──────── Dataset content

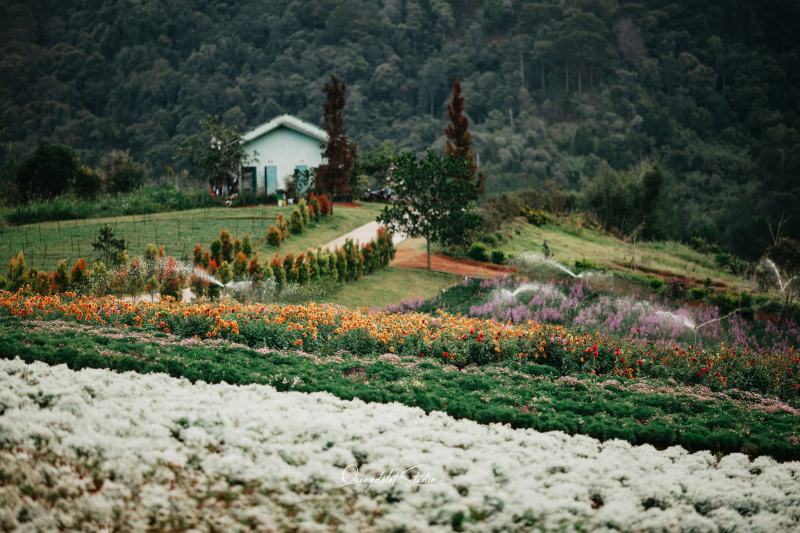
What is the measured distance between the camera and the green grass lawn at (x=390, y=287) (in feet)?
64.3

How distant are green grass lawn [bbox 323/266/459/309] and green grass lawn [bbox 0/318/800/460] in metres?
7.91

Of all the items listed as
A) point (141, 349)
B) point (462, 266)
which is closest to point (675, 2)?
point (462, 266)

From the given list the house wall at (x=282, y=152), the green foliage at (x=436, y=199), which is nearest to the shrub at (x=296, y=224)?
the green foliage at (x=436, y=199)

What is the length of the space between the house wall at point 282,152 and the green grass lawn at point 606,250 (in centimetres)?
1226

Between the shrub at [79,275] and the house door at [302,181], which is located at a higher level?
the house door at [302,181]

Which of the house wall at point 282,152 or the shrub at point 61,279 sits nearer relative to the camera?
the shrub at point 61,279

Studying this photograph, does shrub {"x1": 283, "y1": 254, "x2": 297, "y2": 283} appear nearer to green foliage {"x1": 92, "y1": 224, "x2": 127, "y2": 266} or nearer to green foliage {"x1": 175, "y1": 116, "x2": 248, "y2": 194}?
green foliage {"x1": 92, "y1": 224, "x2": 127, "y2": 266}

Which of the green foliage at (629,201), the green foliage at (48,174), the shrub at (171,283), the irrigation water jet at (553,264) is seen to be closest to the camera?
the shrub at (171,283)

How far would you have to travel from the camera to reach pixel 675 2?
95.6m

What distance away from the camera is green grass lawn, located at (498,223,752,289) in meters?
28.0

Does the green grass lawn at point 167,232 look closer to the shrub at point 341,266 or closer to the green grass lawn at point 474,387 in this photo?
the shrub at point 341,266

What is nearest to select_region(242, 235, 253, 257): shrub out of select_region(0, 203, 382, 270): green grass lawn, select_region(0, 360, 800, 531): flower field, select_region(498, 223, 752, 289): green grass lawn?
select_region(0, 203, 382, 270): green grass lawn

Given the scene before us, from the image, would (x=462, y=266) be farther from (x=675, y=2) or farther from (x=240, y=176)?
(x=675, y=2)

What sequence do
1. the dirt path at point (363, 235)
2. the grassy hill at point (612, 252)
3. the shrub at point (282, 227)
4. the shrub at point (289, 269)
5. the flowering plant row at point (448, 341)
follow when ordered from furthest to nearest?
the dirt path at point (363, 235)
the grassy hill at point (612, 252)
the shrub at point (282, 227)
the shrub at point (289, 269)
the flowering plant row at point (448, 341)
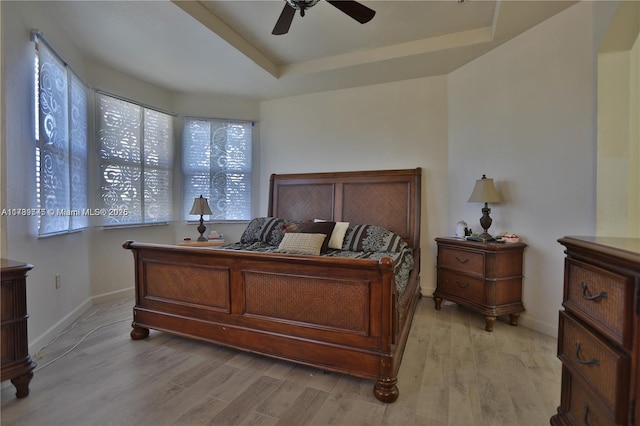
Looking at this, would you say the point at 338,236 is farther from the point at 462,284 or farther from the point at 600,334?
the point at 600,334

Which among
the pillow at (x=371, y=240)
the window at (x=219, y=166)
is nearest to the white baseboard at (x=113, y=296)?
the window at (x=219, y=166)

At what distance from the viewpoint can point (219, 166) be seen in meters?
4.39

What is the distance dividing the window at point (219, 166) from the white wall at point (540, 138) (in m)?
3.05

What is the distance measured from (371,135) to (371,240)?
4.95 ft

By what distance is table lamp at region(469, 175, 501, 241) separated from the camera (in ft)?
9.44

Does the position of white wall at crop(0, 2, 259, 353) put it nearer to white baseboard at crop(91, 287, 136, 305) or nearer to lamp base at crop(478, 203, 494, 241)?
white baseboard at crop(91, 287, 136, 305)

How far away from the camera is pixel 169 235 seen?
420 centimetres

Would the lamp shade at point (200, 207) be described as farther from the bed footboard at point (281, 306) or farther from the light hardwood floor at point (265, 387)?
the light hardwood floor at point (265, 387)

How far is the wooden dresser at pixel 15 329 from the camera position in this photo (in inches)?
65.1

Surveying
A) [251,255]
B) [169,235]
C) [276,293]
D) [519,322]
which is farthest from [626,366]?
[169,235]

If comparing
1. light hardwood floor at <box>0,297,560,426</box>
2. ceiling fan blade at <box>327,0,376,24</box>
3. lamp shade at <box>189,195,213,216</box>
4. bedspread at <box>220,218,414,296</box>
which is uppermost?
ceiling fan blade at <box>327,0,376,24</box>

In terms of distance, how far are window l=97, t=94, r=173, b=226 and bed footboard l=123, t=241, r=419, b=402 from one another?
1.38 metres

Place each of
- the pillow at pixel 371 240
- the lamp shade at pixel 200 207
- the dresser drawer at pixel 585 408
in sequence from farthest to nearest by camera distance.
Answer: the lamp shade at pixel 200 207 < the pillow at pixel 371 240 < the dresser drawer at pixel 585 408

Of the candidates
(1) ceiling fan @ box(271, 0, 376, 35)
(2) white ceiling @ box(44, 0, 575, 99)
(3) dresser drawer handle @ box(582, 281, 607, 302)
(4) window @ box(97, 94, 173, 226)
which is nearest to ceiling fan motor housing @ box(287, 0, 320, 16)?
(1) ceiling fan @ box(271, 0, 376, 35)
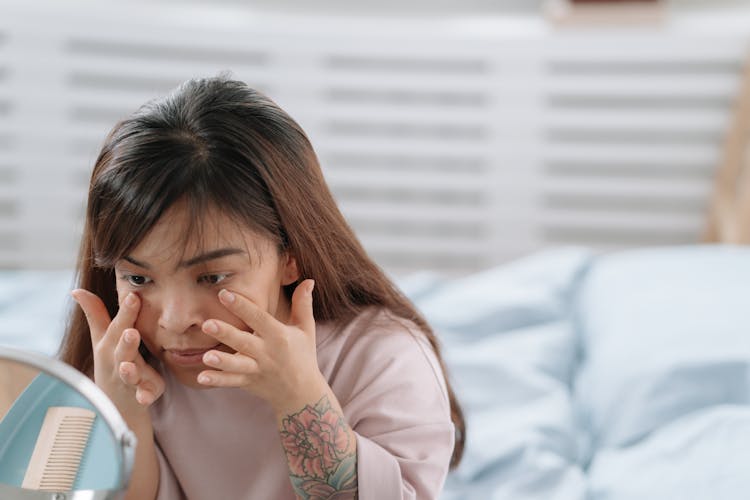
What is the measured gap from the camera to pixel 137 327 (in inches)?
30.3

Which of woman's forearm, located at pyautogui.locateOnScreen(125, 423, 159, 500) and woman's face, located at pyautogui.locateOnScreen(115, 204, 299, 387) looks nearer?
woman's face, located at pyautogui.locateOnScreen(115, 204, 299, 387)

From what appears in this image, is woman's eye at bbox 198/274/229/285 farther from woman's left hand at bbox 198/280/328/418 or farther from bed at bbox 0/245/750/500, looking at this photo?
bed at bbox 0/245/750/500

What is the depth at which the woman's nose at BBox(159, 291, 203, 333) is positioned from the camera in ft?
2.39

────────────────
──────── Dataset content

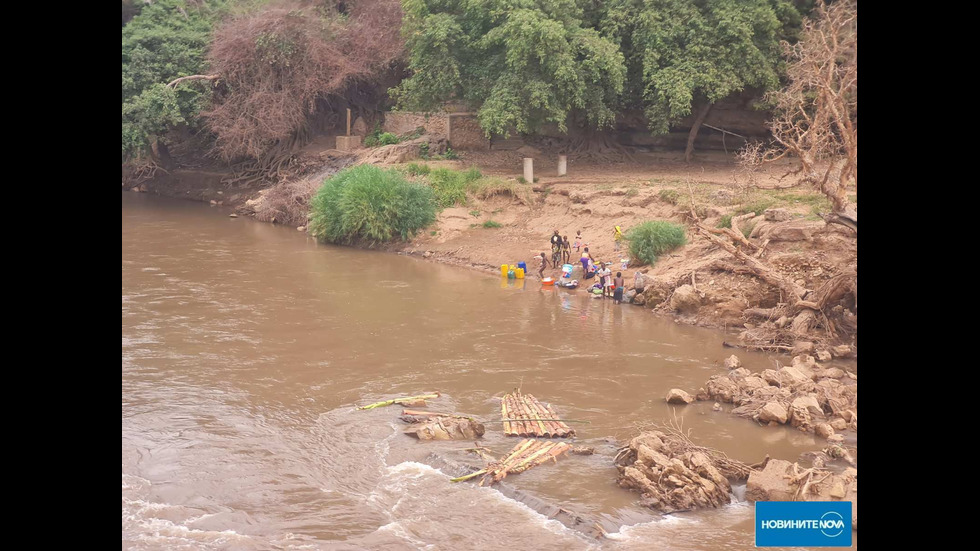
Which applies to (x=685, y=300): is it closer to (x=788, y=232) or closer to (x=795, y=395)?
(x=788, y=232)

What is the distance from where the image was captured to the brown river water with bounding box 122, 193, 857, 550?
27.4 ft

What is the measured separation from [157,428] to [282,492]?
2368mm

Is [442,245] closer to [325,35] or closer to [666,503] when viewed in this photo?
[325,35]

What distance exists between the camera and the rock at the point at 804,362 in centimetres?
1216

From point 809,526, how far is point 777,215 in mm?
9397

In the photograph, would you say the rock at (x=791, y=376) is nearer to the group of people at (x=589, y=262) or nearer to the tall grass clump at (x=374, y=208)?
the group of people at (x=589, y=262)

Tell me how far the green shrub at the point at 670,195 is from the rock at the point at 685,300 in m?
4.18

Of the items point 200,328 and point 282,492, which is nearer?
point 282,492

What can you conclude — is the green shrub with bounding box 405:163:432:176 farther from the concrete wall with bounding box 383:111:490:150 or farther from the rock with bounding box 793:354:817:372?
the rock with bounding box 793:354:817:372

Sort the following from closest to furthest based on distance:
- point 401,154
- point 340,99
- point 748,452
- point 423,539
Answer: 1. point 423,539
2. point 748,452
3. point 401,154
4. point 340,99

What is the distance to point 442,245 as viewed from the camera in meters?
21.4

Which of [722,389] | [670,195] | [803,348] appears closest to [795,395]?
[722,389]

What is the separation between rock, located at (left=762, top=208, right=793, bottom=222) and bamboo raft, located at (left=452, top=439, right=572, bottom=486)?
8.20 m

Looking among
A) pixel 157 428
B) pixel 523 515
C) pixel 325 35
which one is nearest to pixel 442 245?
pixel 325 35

────────────────
──────── Dataset content

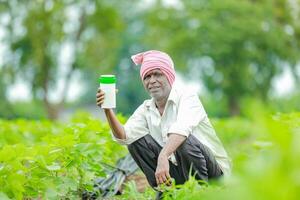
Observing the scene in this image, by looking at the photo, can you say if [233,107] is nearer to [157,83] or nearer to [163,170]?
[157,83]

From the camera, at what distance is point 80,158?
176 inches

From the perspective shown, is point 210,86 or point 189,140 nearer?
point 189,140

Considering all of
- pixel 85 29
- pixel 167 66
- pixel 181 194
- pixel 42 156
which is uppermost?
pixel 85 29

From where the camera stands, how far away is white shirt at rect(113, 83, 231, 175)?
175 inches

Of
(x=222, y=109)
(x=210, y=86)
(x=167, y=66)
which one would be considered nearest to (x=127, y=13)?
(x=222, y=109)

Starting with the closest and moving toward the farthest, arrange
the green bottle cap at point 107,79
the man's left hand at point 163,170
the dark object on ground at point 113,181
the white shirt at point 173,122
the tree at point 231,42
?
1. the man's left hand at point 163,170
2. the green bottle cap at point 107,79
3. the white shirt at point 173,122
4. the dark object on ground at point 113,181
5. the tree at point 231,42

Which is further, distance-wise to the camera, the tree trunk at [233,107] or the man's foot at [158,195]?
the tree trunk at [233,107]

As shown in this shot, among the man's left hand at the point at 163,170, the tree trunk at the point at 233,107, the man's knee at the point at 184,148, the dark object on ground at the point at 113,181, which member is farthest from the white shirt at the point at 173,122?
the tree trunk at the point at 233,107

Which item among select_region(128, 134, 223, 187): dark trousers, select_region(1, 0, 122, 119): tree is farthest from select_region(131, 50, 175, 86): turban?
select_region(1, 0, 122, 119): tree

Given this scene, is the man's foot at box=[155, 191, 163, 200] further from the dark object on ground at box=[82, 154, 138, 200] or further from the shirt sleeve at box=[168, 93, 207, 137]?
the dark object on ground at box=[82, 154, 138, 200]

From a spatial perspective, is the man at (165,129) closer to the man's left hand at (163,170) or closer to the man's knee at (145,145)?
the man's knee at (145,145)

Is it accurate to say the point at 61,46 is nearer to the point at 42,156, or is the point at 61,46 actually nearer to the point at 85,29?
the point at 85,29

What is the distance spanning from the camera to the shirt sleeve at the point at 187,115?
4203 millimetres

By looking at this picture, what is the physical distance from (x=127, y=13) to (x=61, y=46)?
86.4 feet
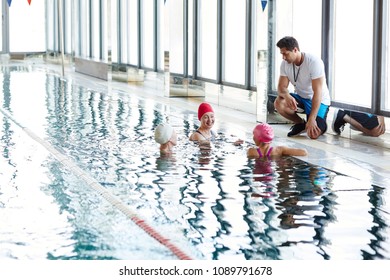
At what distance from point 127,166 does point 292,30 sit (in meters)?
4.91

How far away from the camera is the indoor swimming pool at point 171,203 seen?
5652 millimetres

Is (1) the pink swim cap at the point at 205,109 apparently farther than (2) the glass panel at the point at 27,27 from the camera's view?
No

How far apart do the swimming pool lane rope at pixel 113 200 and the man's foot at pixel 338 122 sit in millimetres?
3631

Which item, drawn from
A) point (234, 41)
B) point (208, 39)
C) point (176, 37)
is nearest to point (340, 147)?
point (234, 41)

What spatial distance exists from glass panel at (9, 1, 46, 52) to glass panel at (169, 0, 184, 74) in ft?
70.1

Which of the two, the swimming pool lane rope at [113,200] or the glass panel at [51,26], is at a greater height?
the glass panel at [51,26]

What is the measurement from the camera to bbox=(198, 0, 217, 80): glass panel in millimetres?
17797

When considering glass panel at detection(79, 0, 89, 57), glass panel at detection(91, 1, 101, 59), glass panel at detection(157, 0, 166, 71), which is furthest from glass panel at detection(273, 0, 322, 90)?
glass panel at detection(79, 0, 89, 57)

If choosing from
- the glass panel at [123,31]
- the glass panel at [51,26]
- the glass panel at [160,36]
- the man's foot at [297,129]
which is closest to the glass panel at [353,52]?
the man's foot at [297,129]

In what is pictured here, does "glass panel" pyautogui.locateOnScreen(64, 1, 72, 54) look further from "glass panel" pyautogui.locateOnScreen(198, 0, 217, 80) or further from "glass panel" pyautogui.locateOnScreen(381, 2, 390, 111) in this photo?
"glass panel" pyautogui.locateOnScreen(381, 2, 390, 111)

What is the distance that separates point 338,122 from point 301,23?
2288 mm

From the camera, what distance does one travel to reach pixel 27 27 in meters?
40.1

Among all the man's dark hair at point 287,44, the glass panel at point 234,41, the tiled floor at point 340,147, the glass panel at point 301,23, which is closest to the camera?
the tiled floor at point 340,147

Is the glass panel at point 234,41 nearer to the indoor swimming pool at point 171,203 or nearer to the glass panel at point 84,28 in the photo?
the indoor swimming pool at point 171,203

────────────────

Given exercise
Find each line in the entries above that contains the word "scene" and copy every such line in full.

Worked answer
Given the scene before us, from the image, would (x=462, y=266) be farther from (x=675, y=2) or farther from (x=240, y=176)?
Observing the scene in this image, by looking at the photo, can you say if [233,107] is nearer to [157,83] or nearer to [163,170]?
Given this scene, is the man's foot at box=[155, 191, 163, 200] further from the dark object on ground at box=[82, 154, 138, 200] or further from the shirt sleeve at box=[168, 93, 207, 137]?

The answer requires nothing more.